【小説】培養知性
ぐしゃうん
第1話 イントロダクション
僕は大学院で生命科学を研究している。生命科学には、中学生の頃からぼんやりと憧れを持っていた。人間のゲノムDNAが全て解読されたと報道されたのが、僕が中学生の頃だったと思う。高校生のころ、自分の得意科目は英語と化学で、進路は3つ考えていた。英語教師、医者、薬の開発者。教師は自分に向いていなさそうだからやめた。医者はとてもじゃないが勉強量が足りないので諦めた。消去法的に薬の開発者を当面の進路に決めたのだが、それなりにやりがいのある仕事だと思えたので、勉強はそれなりに頑張った。
国立大学の薬学科には落ちてしまったが、私立大学の薬学科と生命科学科に合格した。普通に考えれば薬学科に進めばよいのだが、高校3年生の最後の半年、過去問を解く合間に読んだ製薬関連の新書には、どれにも「ゲノム創薬」という言葉が踊っていて、これからはバイオテクノロジー、生命科学こそが重要だ、と思うようになった僕は、生命科学科に進んだ。大学生になってからも、ゲノム創薬というそれなりに一貫したビジョンを持っていた僕は、大学の勉強を比較的楽しんでいた。
ご多分に漏れず、大学のサークル活動にもちょこちょこ手を出した。音楽が好きなので、DJやDTMをするサークルに入り浸った。サークルでは自然と運営メンバーの一人になり、大学への予算申請書に、「計算機を用いて人間を感動させる音楽が作れるかを研究する。シンセサイザーで作成した音をフーリエ変換し、その成分を分析する。人間の声の成分であるフォルマントを調整することで新しい音色を作成する」などとそれっぽく書いたら、かなり潤沢な予算が手に入った。

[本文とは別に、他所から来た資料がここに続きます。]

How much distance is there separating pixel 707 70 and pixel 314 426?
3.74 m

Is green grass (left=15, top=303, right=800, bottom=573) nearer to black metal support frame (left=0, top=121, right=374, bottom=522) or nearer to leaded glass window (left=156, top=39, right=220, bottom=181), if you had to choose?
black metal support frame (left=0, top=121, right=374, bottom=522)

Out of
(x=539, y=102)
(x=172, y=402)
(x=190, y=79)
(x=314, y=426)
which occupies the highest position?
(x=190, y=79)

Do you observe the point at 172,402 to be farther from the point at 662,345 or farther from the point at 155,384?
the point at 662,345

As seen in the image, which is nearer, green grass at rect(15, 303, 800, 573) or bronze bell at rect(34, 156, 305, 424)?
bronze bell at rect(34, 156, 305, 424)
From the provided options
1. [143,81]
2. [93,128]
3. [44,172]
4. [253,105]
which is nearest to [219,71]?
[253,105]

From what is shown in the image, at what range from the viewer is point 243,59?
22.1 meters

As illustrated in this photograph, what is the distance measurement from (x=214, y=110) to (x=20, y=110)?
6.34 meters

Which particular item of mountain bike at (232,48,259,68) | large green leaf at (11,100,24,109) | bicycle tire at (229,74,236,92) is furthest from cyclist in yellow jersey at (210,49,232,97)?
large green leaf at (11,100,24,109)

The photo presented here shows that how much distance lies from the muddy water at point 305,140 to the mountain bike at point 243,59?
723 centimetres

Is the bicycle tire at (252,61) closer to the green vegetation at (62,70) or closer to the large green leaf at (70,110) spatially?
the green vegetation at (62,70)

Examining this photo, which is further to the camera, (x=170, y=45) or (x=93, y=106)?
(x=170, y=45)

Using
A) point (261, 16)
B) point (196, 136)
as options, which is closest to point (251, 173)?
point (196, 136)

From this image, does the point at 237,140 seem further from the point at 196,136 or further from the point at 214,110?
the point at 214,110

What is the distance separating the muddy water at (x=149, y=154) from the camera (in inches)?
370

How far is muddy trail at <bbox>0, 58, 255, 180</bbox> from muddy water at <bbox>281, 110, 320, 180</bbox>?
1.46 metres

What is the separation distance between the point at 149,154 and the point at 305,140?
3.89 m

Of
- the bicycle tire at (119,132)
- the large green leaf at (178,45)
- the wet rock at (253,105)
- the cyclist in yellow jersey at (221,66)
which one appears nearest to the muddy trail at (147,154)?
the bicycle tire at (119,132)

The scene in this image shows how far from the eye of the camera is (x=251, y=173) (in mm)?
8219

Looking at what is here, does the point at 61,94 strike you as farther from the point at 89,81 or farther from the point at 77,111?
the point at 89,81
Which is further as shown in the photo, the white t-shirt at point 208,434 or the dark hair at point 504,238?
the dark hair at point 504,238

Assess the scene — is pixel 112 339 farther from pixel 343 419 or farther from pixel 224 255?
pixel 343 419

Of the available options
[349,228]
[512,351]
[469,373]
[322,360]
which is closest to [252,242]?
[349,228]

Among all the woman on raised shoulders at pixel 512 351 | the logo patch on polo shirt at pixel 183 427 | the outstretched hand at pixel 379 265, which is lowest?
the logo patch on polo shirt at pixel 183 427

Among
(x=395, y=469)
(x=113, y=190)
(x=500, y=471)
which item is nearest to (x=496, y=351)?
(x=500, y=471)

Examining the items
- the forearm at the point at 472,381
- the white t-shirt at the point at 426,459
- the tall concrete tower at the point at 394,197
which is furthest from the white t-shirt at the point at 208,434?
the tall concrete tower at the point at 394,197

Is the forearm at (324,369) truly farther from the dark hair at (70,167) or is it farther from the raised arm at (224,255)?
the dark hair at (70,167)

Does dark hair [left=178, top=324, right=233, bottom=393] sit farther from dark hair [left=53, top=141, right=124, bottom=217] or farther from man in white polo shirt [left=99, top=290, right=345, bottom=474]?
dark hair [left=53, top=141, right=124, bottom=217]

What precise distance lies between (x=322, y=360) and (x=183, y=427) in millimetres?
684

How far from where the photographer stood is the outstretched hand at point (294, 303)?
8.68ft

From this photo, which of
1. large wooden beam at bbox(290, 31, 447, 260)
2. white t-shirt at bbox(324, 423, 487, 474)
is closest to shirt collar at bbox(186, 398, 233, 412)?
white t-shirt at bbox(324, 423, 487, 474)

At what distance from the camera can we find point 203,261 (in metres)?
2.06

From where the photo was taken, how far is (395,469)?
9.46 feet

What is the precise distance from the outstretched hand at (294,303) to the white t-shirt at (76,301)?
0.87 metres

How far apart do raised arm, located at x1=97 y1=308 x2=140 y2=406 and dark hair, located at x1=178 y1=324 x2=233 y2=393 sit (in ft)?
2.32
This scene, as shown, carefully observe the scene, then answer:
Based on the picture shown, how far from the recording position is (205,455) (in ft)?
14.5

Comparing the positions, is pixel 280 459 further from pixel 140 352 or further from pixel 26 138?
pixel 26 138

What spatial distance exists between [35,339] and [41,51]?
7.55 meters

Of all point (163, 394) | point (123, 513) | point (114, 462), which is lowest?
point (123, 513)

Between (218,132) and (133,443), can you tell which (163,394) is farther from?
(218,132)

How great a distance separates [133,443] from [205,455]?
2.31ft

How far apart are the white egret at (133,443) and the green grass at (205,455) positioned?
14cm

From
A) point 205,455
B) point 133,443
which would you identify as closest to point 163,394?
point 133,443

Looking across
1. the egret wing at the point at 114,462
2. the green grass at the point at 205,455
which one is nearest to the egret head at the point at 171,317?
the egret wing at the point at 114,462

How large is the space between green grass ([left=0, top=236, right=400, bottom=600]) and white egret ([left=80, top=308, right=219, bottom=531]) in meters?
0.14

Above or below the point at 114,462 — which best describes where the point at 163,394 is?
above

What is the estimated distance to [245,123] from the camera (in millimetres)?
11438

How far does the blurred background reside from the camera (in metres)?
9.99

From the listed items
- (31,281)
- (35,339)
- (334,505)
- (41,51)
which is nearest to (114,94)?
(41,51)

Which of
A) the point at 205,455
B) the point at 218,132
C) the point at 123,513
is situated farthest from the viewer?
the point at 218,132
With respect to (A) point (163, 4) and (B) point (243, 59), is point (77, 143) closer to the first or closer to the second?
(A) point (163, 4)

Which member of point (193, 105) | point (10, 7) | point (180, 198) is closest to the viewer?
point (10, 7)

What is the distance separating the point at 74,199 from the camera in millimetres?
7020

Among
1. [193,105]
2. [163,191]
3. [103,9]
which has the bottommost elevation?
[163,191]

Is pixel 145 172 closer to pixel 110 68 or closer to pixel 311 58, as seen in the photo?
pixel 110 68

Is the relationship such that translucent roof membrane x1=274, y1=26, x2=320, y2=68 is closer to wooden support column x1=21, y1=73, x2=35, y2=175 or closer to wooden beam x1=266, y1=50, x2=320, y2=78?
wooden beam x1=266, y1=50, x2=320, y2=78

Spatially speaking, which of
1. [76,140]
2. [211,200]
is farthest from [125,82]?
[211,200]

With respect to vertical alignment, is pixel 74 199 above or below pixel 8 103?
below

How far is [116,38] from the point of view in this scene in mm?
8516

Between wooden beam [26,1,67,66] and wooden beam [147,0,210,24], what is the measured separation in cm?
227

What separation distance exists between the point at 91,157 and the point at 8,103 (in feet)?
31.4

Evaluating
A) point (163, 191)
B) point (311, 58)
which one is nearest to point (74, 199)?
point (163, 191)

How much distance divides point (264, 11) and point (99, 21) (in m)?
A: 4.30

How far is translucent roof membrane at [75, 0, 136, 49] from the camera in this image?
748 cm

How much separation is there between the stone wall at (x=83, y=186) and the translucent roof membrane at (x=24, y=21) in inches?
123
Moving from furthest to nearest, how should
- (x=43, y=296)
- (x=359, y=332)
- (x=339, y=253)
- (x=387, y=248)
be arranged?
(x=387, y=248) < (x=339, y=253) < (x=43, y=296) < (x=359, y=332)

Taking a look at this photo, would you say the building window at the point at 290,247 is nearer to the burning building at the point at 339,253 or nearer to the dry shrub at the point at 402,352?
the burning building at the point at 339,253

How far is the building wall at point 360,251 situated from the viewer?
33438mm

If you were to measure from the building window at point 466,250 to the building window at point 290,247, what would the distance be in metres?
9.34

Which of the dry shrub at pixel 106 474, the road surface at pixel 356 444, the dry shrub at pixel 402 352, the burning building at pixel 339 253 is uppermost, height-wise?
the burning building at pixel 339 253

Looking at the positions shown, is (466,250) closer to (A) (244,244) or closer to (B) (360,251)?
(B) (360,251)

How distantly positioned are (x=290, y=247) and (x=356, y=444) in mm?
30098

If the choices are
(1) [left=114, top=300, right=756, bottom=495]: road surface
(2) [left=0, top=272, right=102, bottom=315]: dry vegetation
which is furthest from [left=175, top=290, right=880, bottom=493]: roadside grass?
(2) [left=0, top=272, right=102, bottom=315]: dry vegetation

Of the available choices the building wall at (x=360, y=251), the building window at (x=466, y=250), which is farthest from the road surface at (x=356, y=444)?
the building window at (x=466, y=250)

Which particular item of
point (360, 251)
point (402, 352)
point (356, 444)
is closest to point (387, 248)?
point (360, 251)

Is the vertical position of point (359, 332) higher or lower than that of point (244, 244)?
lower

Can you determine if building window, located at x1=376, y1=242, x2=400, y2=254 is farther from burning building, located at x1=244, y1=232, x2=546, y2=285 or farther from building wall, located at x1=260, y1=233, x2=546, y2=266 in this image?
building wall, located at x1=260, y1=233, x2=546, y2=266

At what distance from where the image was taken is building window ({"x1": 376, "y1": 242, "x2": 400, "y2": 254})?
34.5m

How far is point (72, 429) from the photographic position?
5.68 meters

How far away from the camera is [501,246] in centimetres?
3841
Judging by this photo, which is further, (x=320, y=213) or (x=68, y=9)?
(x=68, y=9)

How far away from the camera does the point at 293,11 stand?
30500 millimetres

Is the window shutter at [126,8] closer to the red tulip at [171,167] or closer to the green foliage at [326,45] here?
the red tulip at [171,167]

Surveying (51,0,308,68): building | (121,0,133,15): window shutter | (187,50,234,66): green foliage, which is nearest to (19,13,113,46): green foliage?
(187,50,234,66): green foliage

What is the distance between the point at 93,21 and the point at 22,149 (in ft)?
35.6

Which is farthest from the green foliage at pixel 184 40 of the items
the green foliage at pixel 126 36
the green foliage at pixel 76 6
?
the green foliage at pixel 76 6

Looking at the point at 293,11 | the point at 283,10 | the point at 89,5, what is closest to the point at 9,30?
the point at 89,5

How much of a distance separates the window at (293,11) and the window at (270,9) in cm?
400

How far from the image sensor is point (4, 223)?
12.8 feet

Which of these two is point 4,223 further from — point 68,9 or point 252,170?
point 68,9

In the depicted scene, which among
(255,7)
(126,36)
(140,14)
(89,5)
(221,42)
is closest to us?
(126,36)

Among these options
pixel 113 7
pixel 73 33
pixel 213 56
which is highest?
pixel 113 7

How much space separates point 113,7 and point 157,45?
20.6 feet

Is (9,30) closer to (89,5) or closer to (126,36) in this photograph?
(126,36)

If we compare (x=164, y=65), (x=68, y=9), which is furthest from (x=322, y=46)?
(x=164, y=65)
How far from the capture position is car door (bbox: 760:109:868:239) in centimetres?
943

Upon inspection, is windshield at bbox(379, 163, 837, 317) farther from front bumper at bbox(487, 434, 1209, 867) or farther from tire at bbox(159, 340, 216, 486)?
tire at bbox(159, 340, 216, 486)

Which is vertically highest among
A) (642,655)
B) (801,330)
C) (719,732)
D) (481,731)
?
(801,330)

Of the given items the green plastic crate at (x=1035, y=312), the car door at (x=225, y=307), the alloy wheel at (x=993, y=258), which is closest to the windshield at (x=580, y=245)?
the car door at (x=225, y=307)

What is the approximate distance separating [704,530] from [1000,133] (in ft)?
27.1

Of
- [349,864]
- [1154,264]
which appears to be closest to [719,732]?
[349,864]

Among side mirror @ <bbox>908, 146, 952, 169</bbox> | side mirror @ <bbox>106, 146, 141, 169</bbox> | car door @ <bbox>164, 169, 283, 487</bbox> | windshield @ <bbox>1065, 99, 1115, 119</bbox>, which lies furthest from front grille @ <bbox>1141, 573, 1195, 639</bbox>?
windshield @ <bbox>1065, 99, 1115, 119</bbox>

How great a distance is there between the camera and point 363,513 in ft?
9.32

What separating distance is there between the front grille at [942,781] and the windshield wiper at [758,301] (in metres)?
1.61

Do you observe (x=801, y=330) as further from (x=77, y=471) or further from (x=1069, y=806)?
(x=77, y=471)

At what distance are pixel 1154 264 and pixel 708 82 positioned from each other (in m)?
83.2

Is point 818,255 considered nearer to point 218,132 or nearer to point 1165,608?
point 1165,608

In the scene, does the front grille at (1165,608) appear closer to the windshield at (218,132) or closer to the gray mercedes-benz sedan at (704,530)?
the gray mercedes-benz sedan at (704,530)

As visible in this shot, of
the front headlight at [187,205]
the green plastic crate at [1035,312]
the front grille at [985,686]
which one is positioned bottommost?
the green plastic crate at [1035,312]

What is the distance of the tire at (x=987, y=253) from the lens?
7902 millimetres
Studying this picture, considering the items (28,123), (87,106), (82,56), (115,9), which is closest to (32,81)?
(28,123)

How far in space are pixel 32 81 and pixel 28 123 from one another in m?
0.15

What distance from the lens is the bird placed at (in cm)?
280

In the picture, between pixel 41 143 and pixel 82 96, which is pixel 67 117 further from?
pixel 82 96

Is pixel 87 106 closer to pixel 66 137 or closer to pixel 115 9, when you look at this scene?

申請書に書いた内容はつまり、「DAWソフトで作曲します。シンセサイザーで音を作ります。音声合成ソフトでボーカルを歌わせます」ということを難しく書いただけである。こんなもの大学生の浅知恵だが、学生の向学心を応援したいと思う大学側にはそれっぽく見えたのかもしれない。今考えると少し後ろめたい。
それらのキャッシュは全てDJ機材やDTM機材・ソフトに変わった。サークル部屋には高スペックなPCが置かれ、プロ仕様のDAWソフトが入れられた。一応、そこから音楽で食っていく人間が1人生まれたので、この投資には意味があったと言っていいかもしれない。かくいう僕は、適当に作曲を楽しみ、それなりに機材や音楽について語れるようになったところで満足し、特段努力してミュージシャンになるようなことは考えなかった。国立大学に落ちたときの経験と、僕の中でこの経験はダブる。僕はなんとも中途半端な性格なのかもしれない。
今、毎日時間を費やしている研究についてもそうだ。そもそも研究室選びからして、僕のパターンは繰り返しだ。メディアに取り上げられ、著名な論文を出しているような研究室はどこもスパルタで有名だったので、配属を避けた。心の中では、製薬会社に就職するんだから、アカデミックな研究ばかりやらされたら困るなどと言い訳していたが、その実は単純に熱中する決意が無かっただけなのだ。そこで、ある程度実績を出しながらも、ほとんどの先輩が製薬会社に就職しているM教授の研究室を希望し、入室した。研究内容は生命科学界でもある程度有名な癌研究だ。
僕はそこの研究室で修士まで進むことになったが、これも理系の開発職の就職にはほとんどの大企業で修士号が必要だからという理由がメインだった。研究はそれなりに楽しいが、自分に研究者としてのセンスが無いことは比較的早くに分かってしまった。論文を読むのは楽しい。他人の研究について議論するのも面白い。しかし、僕は致命的に実験が下手くそだった。生来の不器用っぷりで、大学生の頃からほとんど実験のテクニックは上達しなかった。なので、査読付き論文は全く書けなかった。同じグループの先輩が、共著者に僕を入れてくれようとして、実験の一部を任せてくれたが、失敗した。先輩の想定通りの結果が出なかった訳ではなく、実験自体に失敗してしまった。そのため、論文検索データベースで僕の名前を検索しても何も出ない。論文勉強会でだけ目立つ、頭でっかちな大学院生に僕はなっていた。口だけは達者だが、特に実績はない。それが僕だ。
ここまで記して、大学生にとって重要な要素が一つ抜けていることに気づいた。恋愛だ。生命科学科は普通の理系学科と違って、半分近くが女学生だ。そういうチャンスはあるんじゃないかと思われたが、僕は相変わらず中途半端な性格だった。女友達はできるが、彼女を作ることはできなかった。性欲は強いが、かといって風俗に行くのも嫌で、自慰行為に毎晩ふけっていた。そんな僕の人生を変えてくれたのは修士1年生の時の、とあるハロウィンパーティだった。